NSF Center for Science of Information
Date: Friday, February 17
Location: Room 1202, CSE Building
Long-Read Assembly via Overlap Graphs with Maximal Repeat Resolution
(CSE Colloquium Lecture Series)
Abstract: Long-read sequencing technologies have the potential to produce gold-standard de novo genome assemblies, but fully exploiting error-prone reads to resolve repeats remains a challenge. Aggressive approaches to repeat resolution often produce mis-assemblies, and conservative approaches lead to unnecessary fragmentation.

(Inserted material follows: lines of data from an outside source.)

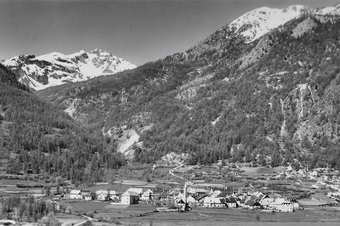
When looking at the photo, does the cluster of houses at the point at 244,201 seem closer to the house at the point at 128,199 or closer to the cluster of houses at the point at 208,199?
the cluster of houses at the point at 208,199

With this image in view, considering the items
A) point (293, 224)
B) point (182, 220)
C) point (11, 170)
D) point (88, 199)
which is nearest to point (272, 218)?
point (293, 224)

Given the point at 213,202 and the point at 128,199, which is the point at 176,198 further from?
the point at 128,199

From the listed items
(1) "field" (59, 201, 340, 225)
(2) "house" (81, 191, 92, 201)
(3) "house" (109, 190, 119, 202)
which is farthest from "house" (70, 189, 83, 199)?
(1) "field" (59, 201, 340, 225)

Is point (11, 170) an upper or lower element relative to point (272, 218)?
upper

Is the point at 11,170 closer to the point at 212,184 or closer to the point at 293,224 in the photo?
the point at 212,184

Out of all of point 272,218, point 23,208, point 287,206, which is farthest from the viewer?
point 287,206

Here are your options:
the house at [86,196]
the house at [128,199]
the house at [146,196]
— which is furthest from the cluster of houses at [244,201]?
the house at [86,196]
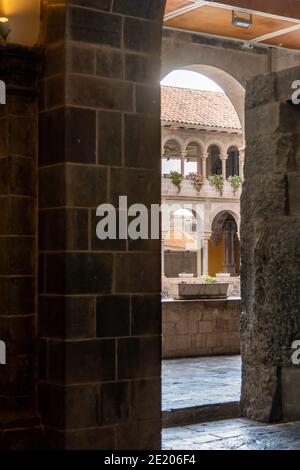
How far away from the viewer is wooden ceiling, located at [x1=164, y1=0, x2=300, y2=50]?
32.4 feet

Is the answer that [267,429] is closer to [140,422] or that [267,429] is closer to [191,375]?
[140,422]

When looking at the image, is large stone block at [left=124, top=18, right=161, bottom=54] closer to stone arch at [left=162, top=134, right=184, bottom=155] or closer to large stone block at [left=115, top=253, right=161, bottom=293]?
large stone block at [left=115, top=253, right=161, bottom=293]

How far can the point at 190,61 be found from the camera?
1155cm

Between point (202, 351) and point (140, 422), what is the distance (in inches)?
203

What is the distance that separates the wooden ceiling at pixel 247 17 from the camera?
9.88 meters

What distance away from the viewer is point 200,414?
18.6ft

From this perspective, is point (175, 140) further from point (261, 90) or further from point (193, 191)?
point (261, 90)

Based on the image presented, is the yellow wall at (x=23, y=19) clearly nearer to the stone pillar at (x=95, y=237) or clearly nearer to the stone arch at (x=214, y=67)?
the stone pillar at (x=95, y=237)

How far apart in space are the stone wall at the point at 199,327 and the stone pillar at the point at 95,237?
15.7 feet

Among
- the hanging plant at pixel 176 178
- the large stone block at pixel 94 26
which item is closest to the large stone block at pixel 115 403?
the large stone block at pixel 94 26

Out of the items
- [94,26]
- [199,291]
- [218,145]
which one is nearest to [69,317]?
[94,26]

We present HINGE, an assembler that seeks to achieve maximal repeat resolution by distinguishing repeats that can be resolved given the data from those that cannot. This is accomplished by adding "hinges" to reads for constructing an overlap graph where only unresolvable repeats are merged. As a result, HINGE combines the error resilience of overlap-based assemblers with repeat-resolution capabilities of de Bruijn graph assemblers. Extensive validation on bacterial datasets demonstrates the advantages of HINGE's new approach, and allows us to identify many datasets where unresolvable repeats prevent the reliable construction of a unique finished assembly. In these cases, HINGE outputs a visually interpretable assembly graph that encodes all possible finished assemblies consistent with the reads, while other approaches either fragment the assembly or resolve the ambiguity arbitrarily. (This is a joint work with G. Kamath, F. Xia, T. Courtade and D. Tse.)
Bio: Ilan Shomorony is a postdoctoral scholar at UC Berkeley through the NSF Center for Science of Information (CSoI), working with Thomas Courtade and David Tse. He obtained his PhD in Electrical and Computer Engineering at Cornell University in August 2014, and a B.S. in mathematics from the Worcester Polytechnic Institute in 2009. He received the Qualcomm Innovation Fellowship in 2013 and a Simons postdoctoral fellowship in 2014.